Transcribe the records below in full; pictures stay out of the copy.

Captioned web images:
++++++

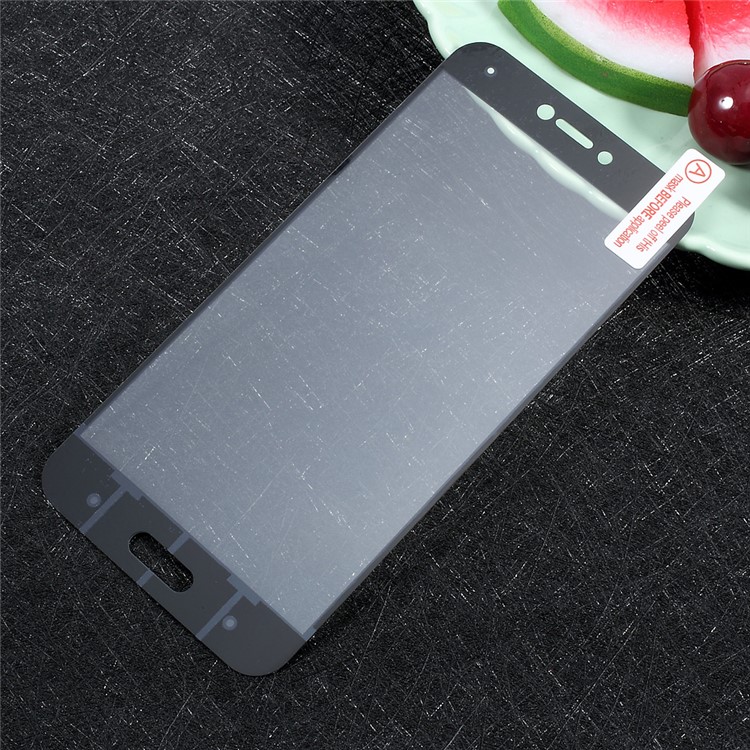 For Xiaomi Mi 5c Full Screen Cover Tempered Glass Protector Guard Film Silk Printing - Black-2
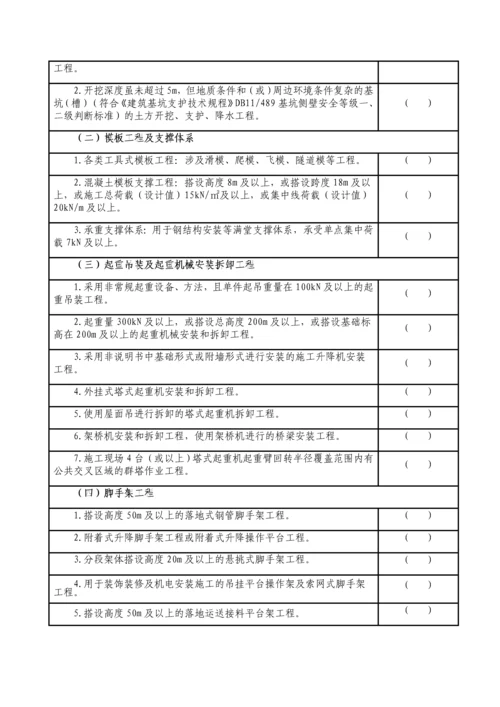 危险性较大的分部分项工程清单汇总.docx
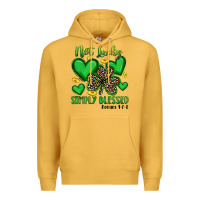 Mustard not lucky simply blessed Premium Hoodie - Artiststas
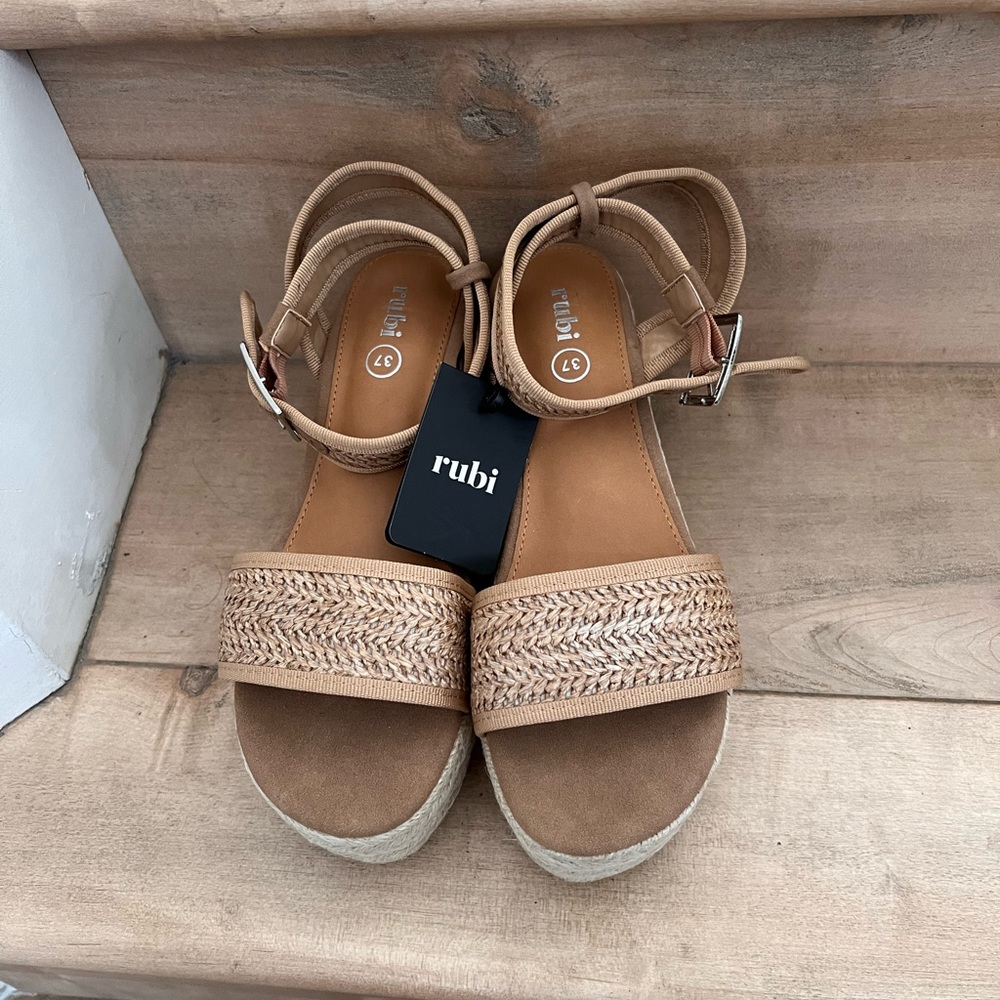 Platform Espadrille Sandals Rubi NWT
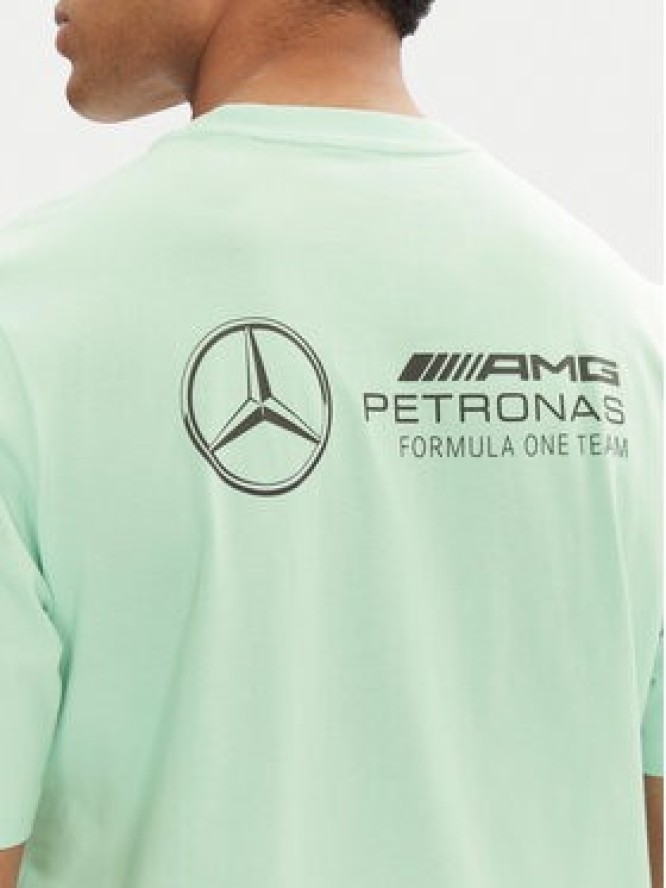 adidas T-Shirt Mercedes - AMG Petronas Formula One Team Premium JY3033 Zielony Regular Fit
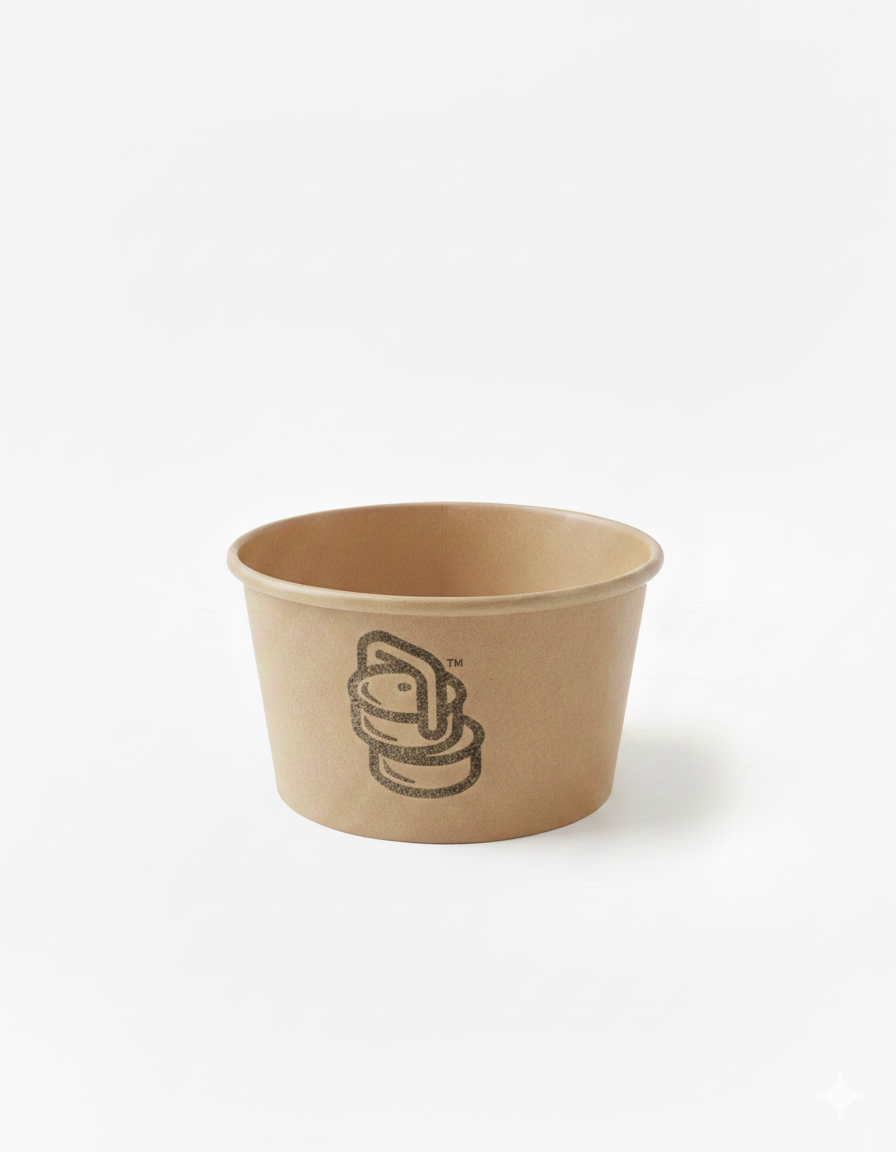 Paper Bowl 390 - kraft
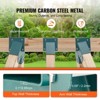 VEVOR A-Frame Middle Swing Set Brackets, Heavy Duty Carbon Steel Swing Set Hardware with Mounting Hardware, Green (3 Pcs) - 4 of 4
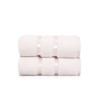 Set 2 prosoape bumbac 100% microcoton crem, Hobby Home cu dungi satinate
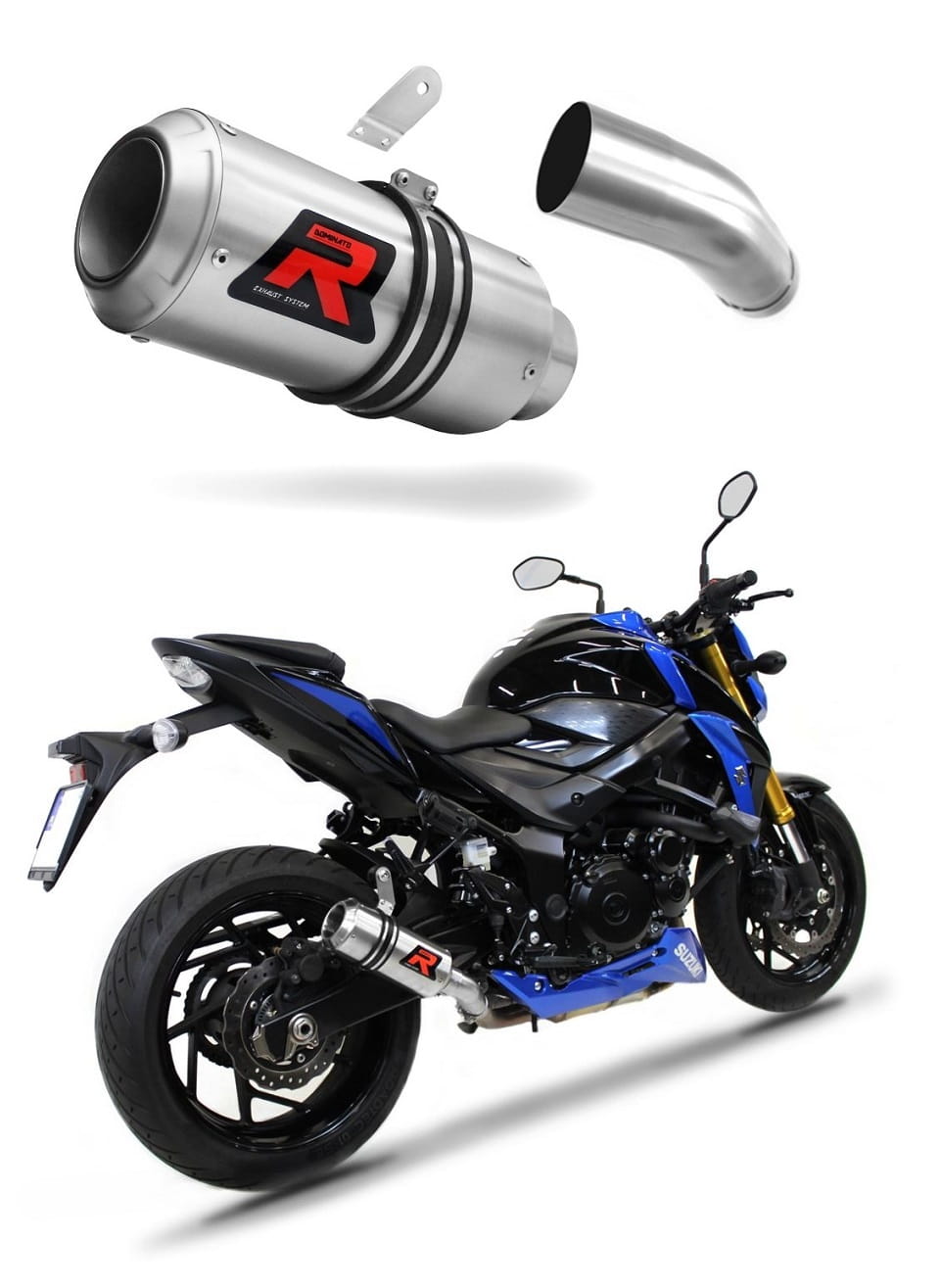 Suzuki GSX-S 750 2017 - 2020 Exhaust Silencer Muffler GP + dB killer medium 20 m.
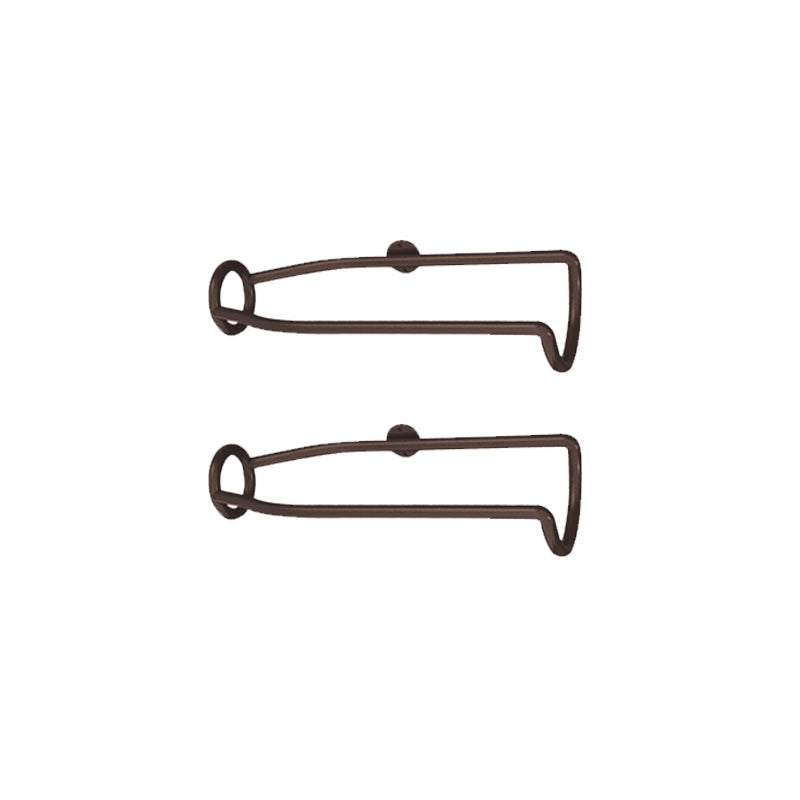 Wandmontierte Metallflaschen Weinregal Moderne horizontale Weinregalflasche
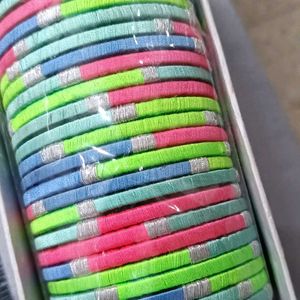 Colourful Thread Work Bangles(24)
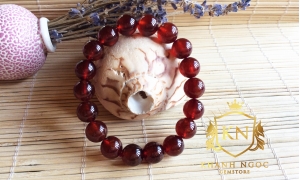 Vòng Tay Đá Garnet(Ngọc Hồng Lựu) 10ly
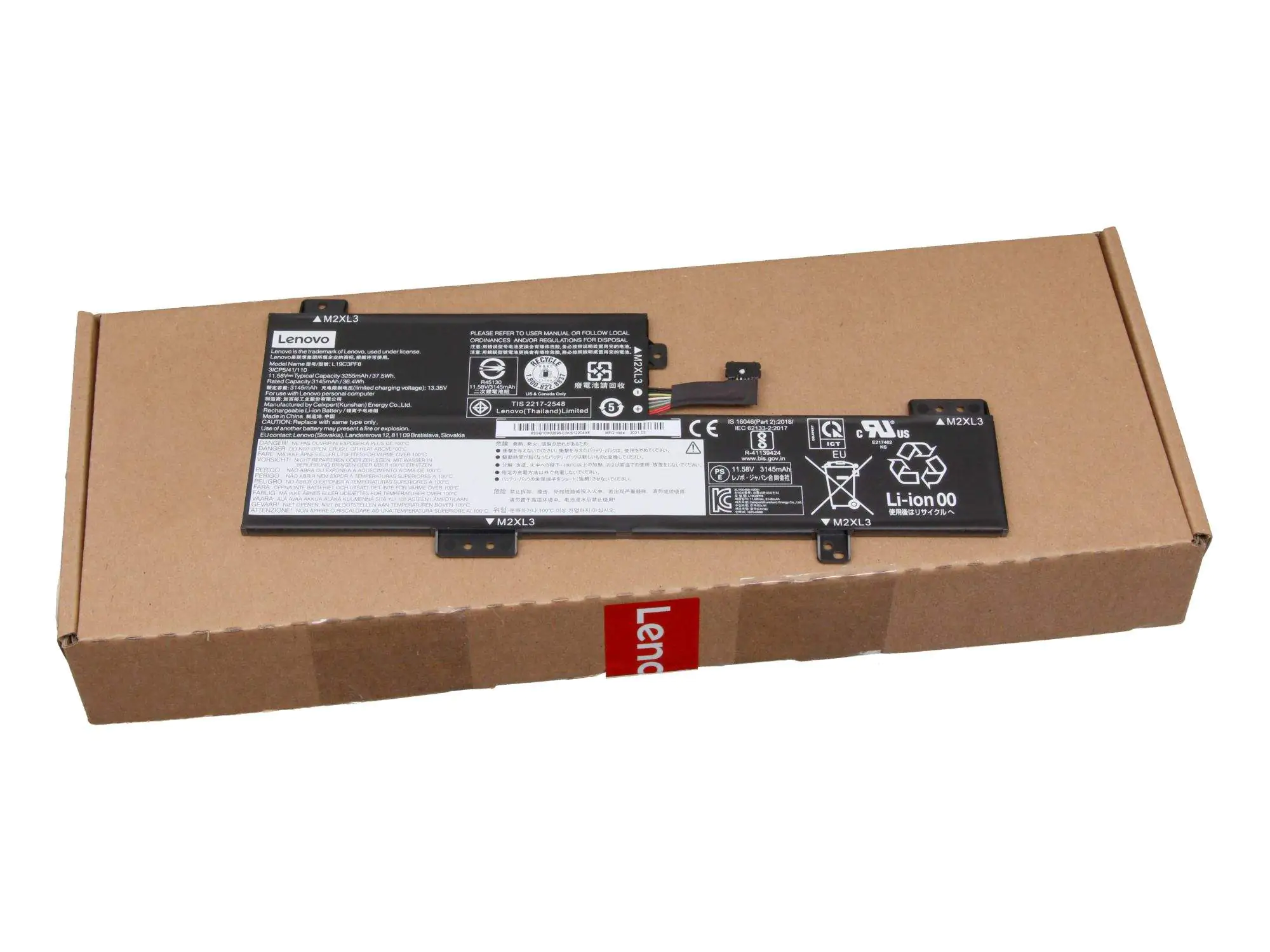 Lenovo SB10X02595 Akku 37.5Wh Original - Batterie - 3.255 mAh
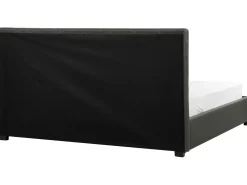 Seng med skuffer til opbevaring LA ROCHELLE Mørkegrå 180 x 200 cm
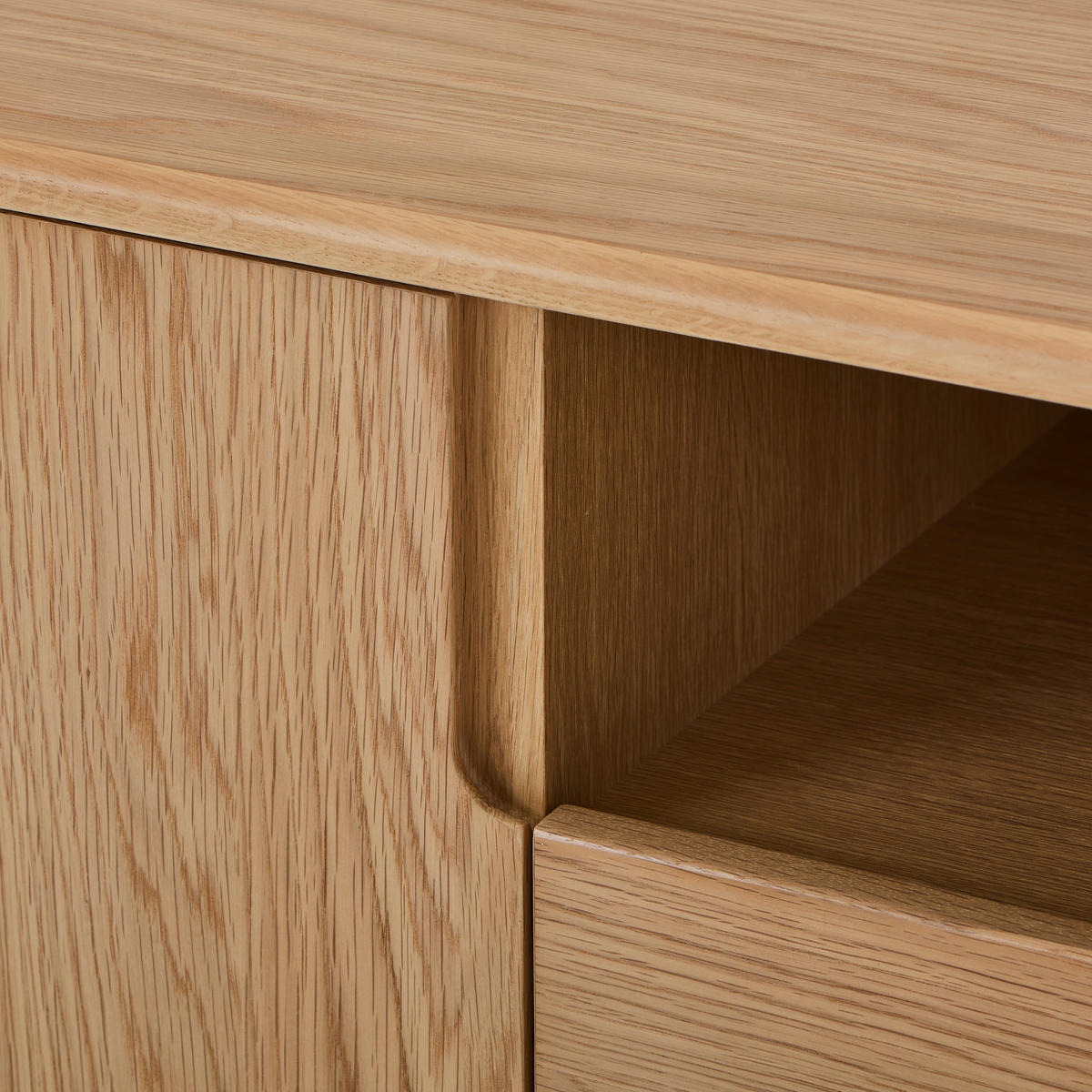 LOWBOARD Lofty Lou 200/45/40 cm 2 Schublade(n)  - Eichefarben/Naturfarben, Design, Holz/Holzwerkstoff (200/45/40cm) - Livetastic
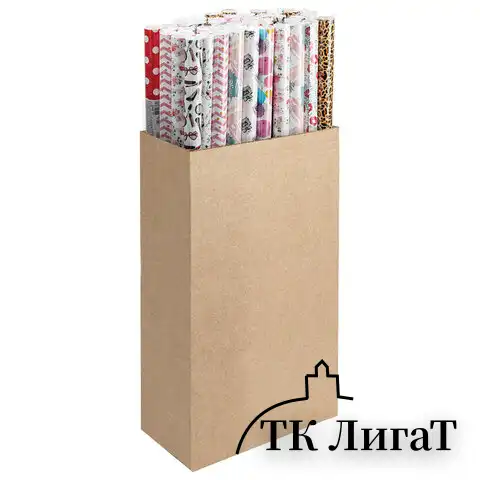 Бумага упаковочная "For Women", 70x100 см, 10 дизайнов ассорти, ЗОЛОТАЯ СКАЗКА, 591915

++++++

# Final answer
 For Xiaomi Mi 5c Full Screen Cover Tempered Glass Protector Guard Film Silk Printing - Black-2
 危险性较大的分部分项工程清单汇总.docx
 Mustard not lucky simply blessed Premium Hoodie - Artiststas
 Platform Espadrille Sandals Rubi NWT
 adidas T-Shirt Mercedes - AMG Petronas Formula One Team Premium JY3033 Zielony Regular Fit
 Paper Bowl 390 - kraft
 VEVOR A-Frame Middle Swing Set Brackets, Heavy Duty Carbon Steel Swing Set Hardware with Mounting Hardware, Green (3 Pcs) - 4 of 4
 Set 2 prosoape bumbac 100% microcoton crem, Hobby Home cu dungi satinate
 Suzuki GSX-S 750 2017 - 2020 Exhaust Silencer Muffler GP + dB killer medium 20 m.
 Wandmontierte Metallflaschen Weinregal Moderne horizontale Weinregalflasche
 Colourful Thread Work Bangles(24)
 Vòng Tay Đá Garnet(Ngọc Hồng Lựu) 10ly
 Lenovo SB10X02595 Akku 37.5Wh Original - Batterie - 3.255 mAh
 Seng med skuffer til opbevaring LA ROCHELLE Mørkegrå 180 x 200 cm
 LOWBOARD Lofty Lou 200/45/40 cm 2 Schublade(n)  - Eichefarben/Naturfarben, Design, Holz/Holzwerkstoff (200/45/40cm) - Livetastic
 Бумага упаковочная "For Women", 70x100 см, 10 дизайнов ассорти, ЗОЛОТАЯ СКАЗКА, 591915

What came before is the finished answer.